Directions for this task
Lines with "United" in the records below: say how many there are, and add nothing.

[Collected data]

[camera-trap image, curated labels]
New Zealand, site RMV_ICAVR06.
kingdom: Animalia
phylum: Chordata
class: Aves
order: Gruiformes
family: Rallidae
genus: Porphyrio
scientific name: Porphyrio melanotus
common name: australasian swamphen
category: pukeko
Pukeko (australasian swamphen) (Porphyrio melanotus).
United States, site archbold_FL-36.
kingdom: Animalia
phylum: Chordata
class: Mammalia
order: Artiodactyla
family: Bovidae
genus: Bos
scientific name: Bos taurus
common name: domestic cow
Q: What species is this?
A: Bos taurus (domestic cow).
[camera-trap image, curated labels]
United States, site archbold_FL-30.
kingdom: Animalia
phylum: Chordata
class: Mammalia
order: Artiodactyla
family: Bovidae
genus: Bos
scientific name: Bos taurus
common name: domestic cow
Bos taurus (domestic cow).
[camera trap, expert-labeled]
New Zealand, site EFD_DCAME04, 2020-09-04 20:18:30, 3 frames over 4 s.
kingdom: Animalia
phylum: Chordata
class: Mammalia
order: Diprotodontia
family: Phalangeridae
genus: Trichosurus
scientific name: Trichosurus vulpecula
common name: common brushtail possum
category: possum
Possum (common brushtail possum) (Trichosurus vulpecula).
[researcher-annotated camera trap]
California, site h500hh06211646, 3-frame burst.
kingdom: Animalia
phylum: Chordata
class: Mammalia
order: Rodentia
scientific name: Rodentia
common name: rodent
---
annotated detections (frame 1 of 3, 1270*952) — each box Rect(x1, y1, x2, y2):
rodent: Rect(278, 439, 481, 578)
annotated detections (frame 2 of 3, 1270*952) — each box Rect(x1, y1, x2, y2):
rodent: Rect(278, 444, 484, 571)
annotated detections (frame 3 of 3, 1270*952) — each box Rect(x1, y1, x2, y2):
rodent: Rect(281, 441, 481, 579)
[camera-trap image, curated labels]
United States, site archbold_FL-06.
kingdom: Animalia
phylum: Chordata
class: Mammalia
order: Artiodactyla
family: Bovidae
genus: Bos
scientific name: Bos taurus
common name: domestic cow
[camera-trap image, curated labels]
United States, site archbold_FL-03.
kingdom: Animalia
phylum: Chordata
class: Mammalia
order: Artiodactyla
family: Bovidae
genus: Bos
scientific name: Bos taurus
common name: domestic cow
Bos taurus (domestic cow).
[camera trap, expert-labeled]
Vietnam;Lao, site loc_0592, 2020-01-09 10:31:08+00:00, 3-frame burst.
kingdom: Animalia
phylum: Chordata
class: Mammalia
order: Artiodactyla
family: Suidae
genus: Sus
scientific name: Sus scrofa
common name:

Response to this exercise
4